Alıştırma Soruları:
1. Yenikapı mitingi haberinde "Cumhurbaşkanı Erdoğan'ın konuşmasından" ile başlayıp "olayım yarin İstanbul..." ile biten bölümü, "türkü" yerine "şarkı" koyarak düzenler ve yeniden yazar mısın?
2. Yenikapı mitingi haberini kaldığı yerden alıp sürdürür müsün?

Cumhurbaşkanı Erdoğan Yenikapı'da mahşeri kalabalığa hitap etti!
Cumhurbaşkanı Recep Tayyip Erdoğan ve Başbakan Binali Yıldırım'ın birlikte gerçekleştirdiği "Evet" mitingi için Yenikapı Miting alanı doldu. Cumhurbaşkanı Recep Tayyip Erdoğan meydanı dolduran binlerce kişiye hitap etti. Kılıçdaroğlu'na eleştiriler yönelten Cumhurbaşkanı Erdoğan, "16 Nisan'da rekor bir 'Evet' çıkması halinde bu zatın yerinde oturamayacağına inanıyorum." dedi.
Cumhurbaşkanı Erdoğan'ın konuşmasından satır başları:
Sade bir semtinin bile bir ömre değdiği İstanbul. Gözleri kapalı dinlediğim İstanbul. Adını göklere yazarsam düşlerimden mehtabının kaybolacağına korktuğum İstanbul. Benim zaman, mekan aşıp geçmiş sevgilim, vatanım İstanbul. Güleni şöyle dursun, ağlayanı bahtiyar İstanbul. Bir kanat vuruşunda bulutlarda, bir süzülüşte vatanımız dalgalarda olduğumuz İstanbul. İki kıtadaki insanlar gibi sarmaş dolaş olacak semtleriyle bizi kucaklayan İstanbul. Sana geldim. İçim ümitlerle dolu. Beni sarhoş etme ne olur dediğimiz İstanbul. Seni görüyorum yine. Gözlerimle kucaklar gibi uzaktan değdiğimiz İstanbul. Rumelihisarı'nda oturup bir türkü tutturduğumuz İstanbul. Söze yine sen kazandın İstanbul, ben yenildim diye başlayıp sonunda yine emrindeyim diye bitirdiğimiz İstanbul. Son olarak rahmetli aşık Veysel gibi seversen olayım yarin İstanbul...

Veri Kümesi Kesiti:
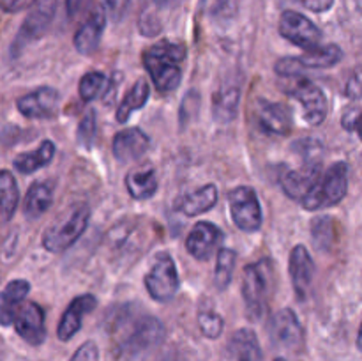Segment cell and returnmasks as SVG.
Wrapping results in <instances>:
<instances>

Alıştırma Cevapları:
1.
Cumhurbaşkanı Erdoğan'ın konuşmasından satır başları:
Sade bir semtinin bile bir ömre değdiği İstanbul. Gözleri kapalı dinlediğim İstanbul. Adını göklere yazarsam düşlerimden mehtabının kaybolacağına korktuğum İstanbul. Benim zaman, mekan aşıp geçmiş sevgilim, vatanım İstanbul. Güleni şöyle dursun, ağlayanı bahtiyar İstanbul. Bir kanat vuruşunda bulutlarda, bir süzülüşte vatanımız dalgalarda olduğumuz İstanbul. İki kıtadaki insanlar gibi sarmaş dolaş olacak semtleriyle bizi kucaklayan İstanbul. Sana geldim. İçim ümitlerle dolu. Beni sarhoş etme ne olur dediğimiz İstanbul. Seni görüyorum yine. Gözlerimle kucaklar gibi uzaktan değdiğimiz İstanbul. Rumelihisarı'nda oturup bir şarkı tutturduğumuz İstanbul. Söze yine sen kazandın İstanbul, ben yenildim diye başlayıp sonunda yine emrindeyim diye bitirdiğimiz İstanbul. Son olarak rahmetli aşık Veysel gibi seversen olayım yarin İstanbul...

2.
İSTANBUL BUGÜN BİR BAŞKA GÜZEL EVETLER SEMAYA YÜKSELİYOR
İstanbul Türkiye'dir. Türkiye İstanbul'dur. Bugün İstanbul, Yenikapı bir başka güzel. İnanıyorum ki, yarın da bir başka güzel olacak. Çünkü evetler semaya yükseliyor. İnşallah haftaya Pazar sandıkta evetler bir başka güzel. Yenikapı'dan nüfusumuzun yüzde 20'sini sinesinde yaşatan İstanbul'u sevgiyle, saygıyla selamlıyorum. Buradan her biri İstanbul'un parçası olan ülkemizin diğer bölgelerindeki kardeşlerimi muhabbetle selamlıyorum. İstanbul 16 Nisan'a hazır mı? Geldiğimiz noktada artık bize sadece anayasa değişikliğini geçirmek yetmez. Çok daha büyük bir sorumlulukla karşı karşıyayız. İstanbul 16 Nisan'da öyle bir evet demeli ki, 99 yıl önce bu mubarek şehri ayaklarıyla kirletenlerden başlayarak Türkiye'ye, Türk Milleti'ne kem gözle bakan kim varsa hepsinin yüreği titremeli...
İSTANBUL PKK'NIN, FETÖ'NÜN, DEAŞ'IN KÖKÜNÜ KURUTMAYA HAZIR MI?
İstanbul 16 Nisan'da evet diyerek, 15 Temmuz'da bu ülkeyi işgal etmeye çalışanların taşeronluğunu yapan FETÖ hainlerinin kökünü kurutmaya hazır mı? 16 Nisan'da evet diyerek PKK terör örgütünün kökünü kazımaya hazır mı? İstanbul 16 Nisan'da evet diyerek DEAŞ denen katliam makinasının, DHKPC denen cinayet şebekesinin kökünü kurutmaya hazır mı? 16 Nisan'da evet diyerek FETÖ'nün avukatlığına soyunan CHP yönetimine dersini vermeye hazır mı? Bir kısım Avrupa ülkelerine, Avrupa, Avrupa duy sesimizi demeye hazır mı?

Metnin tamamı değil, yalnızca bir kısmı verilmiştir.